• _Tarefas a realizar_
1 - Responda às perguntas seguintes com base no texto sobre os Kings Of Convenience:
(a) Quem desapareceu em parte incerta?
(b) Em que ano chegaram os Kings Of Convenience ao festival no Meco?
(c) Em que palco do Primavera Sound atuaram os Kings Of Convenience?
2 - Reescreva o trecho do texto sobre os Kings Of Convenience que começa com as palavras "Dez anos depois, e" e termina em "assumiram-nas e contornaram-nas.", substituindo "violas" por "guitarras".
3 - Dê seguimento ao texto sobre os Kings Of Convenience a partir da última frase apresentada.

• _Texto extraído_
Existem muitas formas de lidar com os momentos de crise. James Ferraro desapareceu em parte incerta e os americanos Death Cab For Cutie foram-se embora porque, segundo um membro da organização, o palco não reunia todas as condições à hora marcada e o grupo tinha de seguir viagem. Um pouco estranho.

Mas não tem de ser assim. Que o digam os noruegueses Kings Of Convenience. Em 2002 chegaram a um festival de música electrónica no Meco (Optimus.Hype@Meco) e, no meio da parafernália dançante, munidos apenas de duas violas acústicas, puseram toda a gente a ouvi-los e a bater palmas a compasso.

Dez anos depois, e muitas vindas a Portugal pelo meio, aterraram no palco maior do Primavera Sound, munidos das mesmas violas. É verdade que a essa hora a chuva já tinha acalmado, mas o som de um outro palco teimava em intrometer-se no meio da sua música quase silenciosa. Em vez de virarem costas às contrariedades, assumiram-nas e contornaram-nas.

• _Informação fornecida_
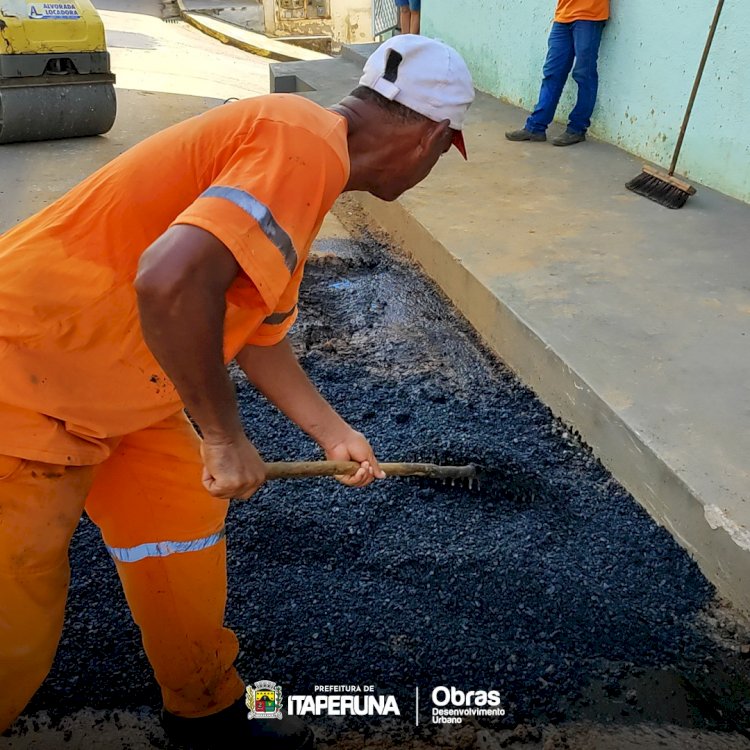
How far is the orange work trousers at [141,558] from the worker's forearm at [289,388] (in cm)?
24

• _Resultados por tarefa_
1 -
(a) James Ferraro.
(b) Em 2002.
(c) No palco maior.

2 -
Dez anos depois, e muitas vindas a Portugal pelo meio, aterraram no palco maior do Primavera Sound, munidos das mesmas guitarras. É verdade que a essa hora a chuva já tinha acalmado, mas o som de um outro palco teimava em intrometer-se no meio da sua música quase silenciosa. Em vez de virarem costas às contrariedades, assumiram-nas e contornaram-nas.

3 -
Para quem já os viu inúmeras vezes, como nós, a sua música e atitude não possui o mesmo efeito de encanto. Mas que bom é de ver que, dez anos depois, mantém intacta a vontade de conquistar, fazendo-o com uma graça natural desarmante. E o público rendeu-se-lhes incondicionalmente. Foi deles e dos The xx o – passe a expressão – banho de multidão do terceiro dia.

Inicialmente, fizeram-no apenas à guitarra, com as 20 mil pessoas – antes do som do palco ATP se intrometer – quase silenciosas a ouvir a filigrana folk que partia do palco. “Quase que se pode ouvir o vento nas árvores” dizia alguém. Depois vieram mais três músicos e as canções (de
Failure a Misread) foram desfilando, sem pressas, com o duo a interagir com a assistência e esta a mostrar que sabia muitas das letras de cor.
Às tantas, Erlend Oye improvisou uma letra, reflectindo porque são um caso de sucesso em Portugal, discorrendo sobre a forma como eles e os portugueses vivem a tristeza e a alegria, numa espécie de melancolia feliz. Talvez seja isso, então. Embora o acto de pensar sobre o assunto já seja parte da explicação.

De tal forma o som do palco ATP era intenso que não resistimos a dar-lhe alguma atenção. E não nos desiludimos, com os Dirty Three, a proporem uma catarse para violino, bateria e baixo, e o líder (o barbudo Warren Ellis, cúmplice de Nick Cave nos Grinderman) com a habitual performance de fisicalidade caótica.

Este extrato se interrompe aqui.